Task to carry out:
Update the material below by replacing "Gazebo" with "Pavilion" and keeping everything else the same. Leave the pictures out of your answer.

Data for processing:

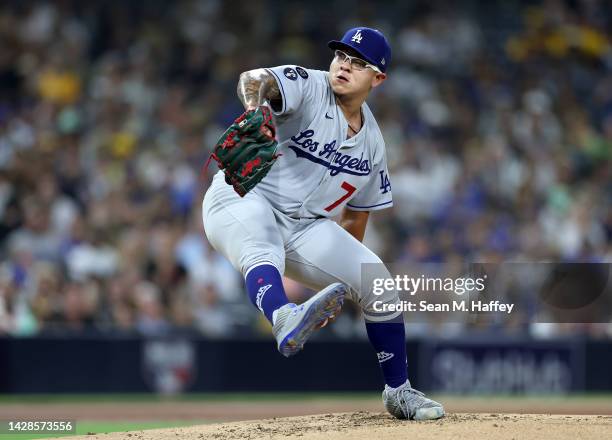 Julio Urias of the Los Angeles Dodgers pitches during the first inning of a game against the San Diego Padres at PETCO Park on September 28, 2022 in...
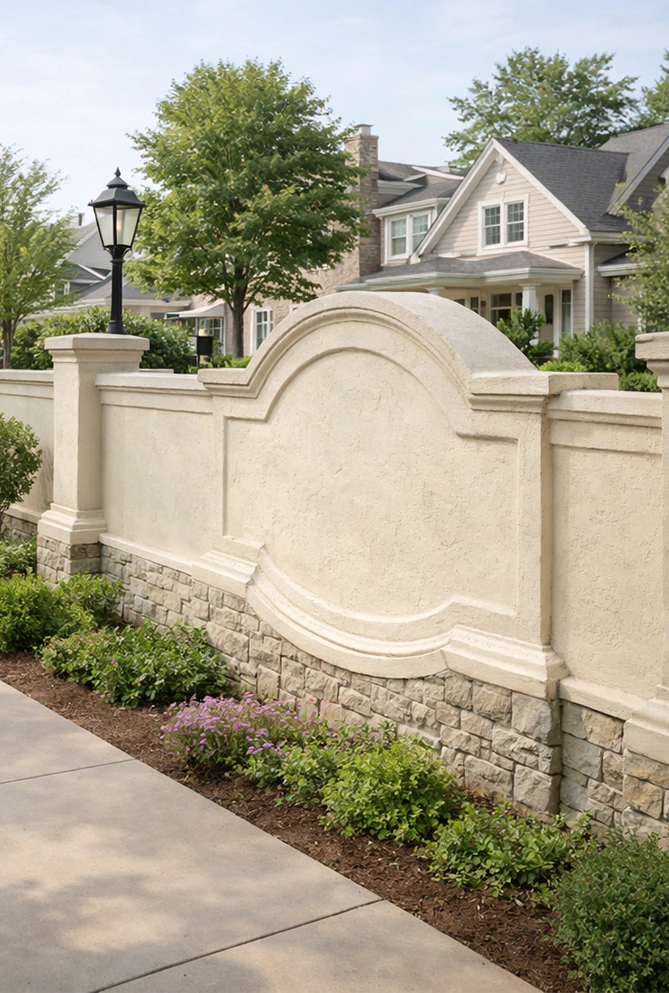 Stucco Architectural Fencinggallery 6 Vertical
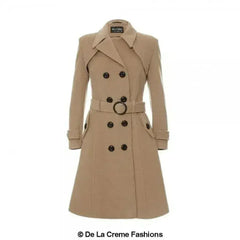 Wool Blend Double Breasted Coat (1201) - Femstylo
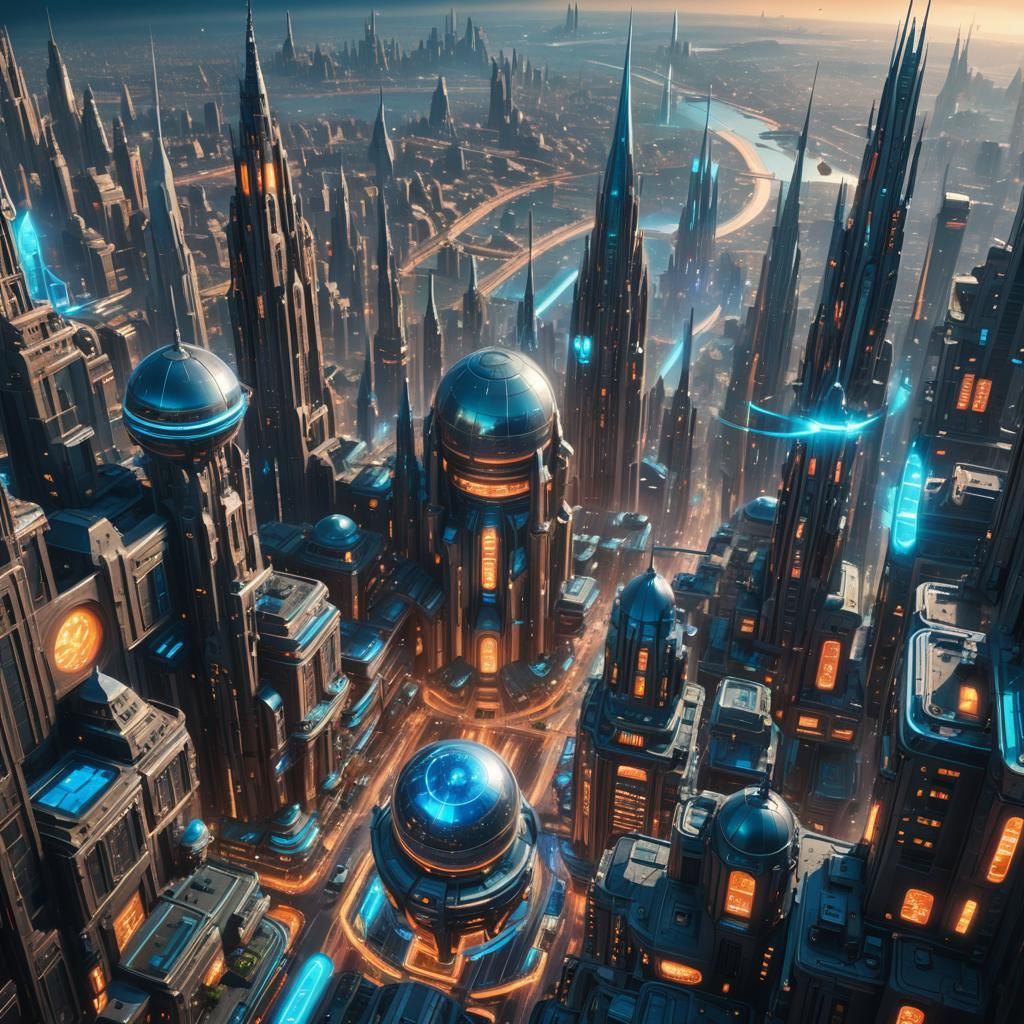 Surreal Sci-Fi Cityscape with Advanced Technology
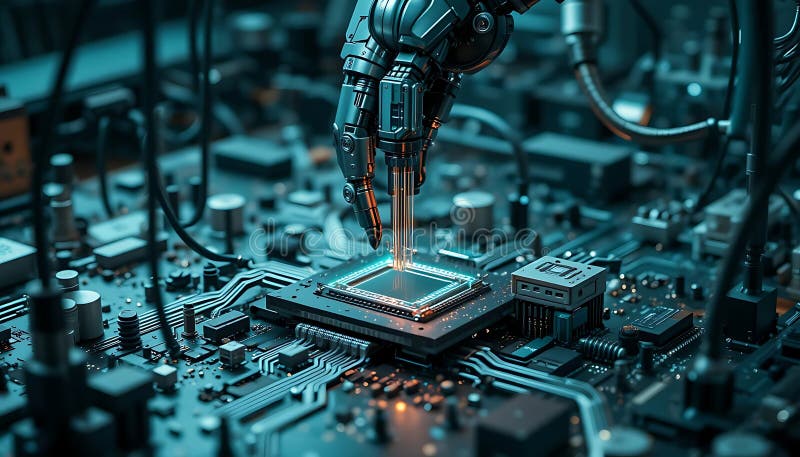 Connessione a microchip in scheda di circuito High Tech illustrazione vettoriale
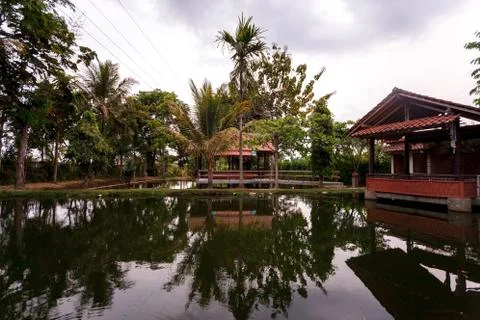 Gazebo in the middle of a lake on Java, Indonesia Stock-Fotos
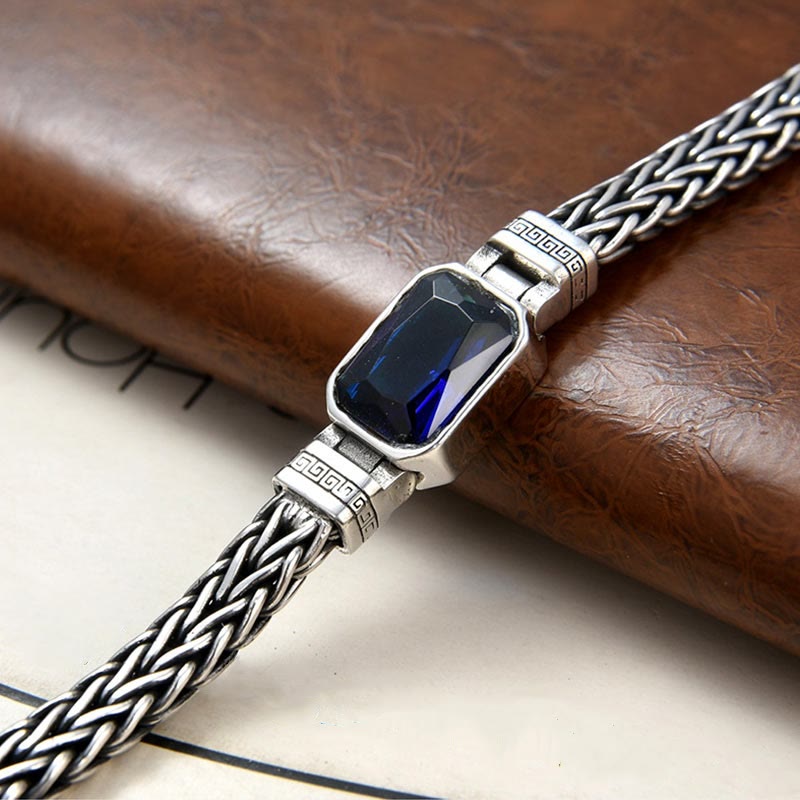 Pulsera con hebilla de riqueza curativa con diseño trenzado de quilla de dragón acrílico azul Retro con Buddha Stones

Exercise response:
 Julio Urias of the Los Angeles Dodgers pitches during the first inning of a game against the San Diego Padres at PETCO Park on September 28, 2022 in...
 Stucco Architectural Fencinggallery 6 Vertical
 Wool Blend Double Breasted Coat (1201) - Femstylo
 Surreal Sci-Fi Cityscape with Advanced Technology
 Connessione a microchip in scheda di circuito High Tech illustrazione vettoriale
 Pavilion in the middle of a lake on Java, Indonesia Stock-Fotos
 Pulsera con hebilla de riqueza curativa con diseño trenzado de quilla de dragón acrílico azul Retro con Buddha Stones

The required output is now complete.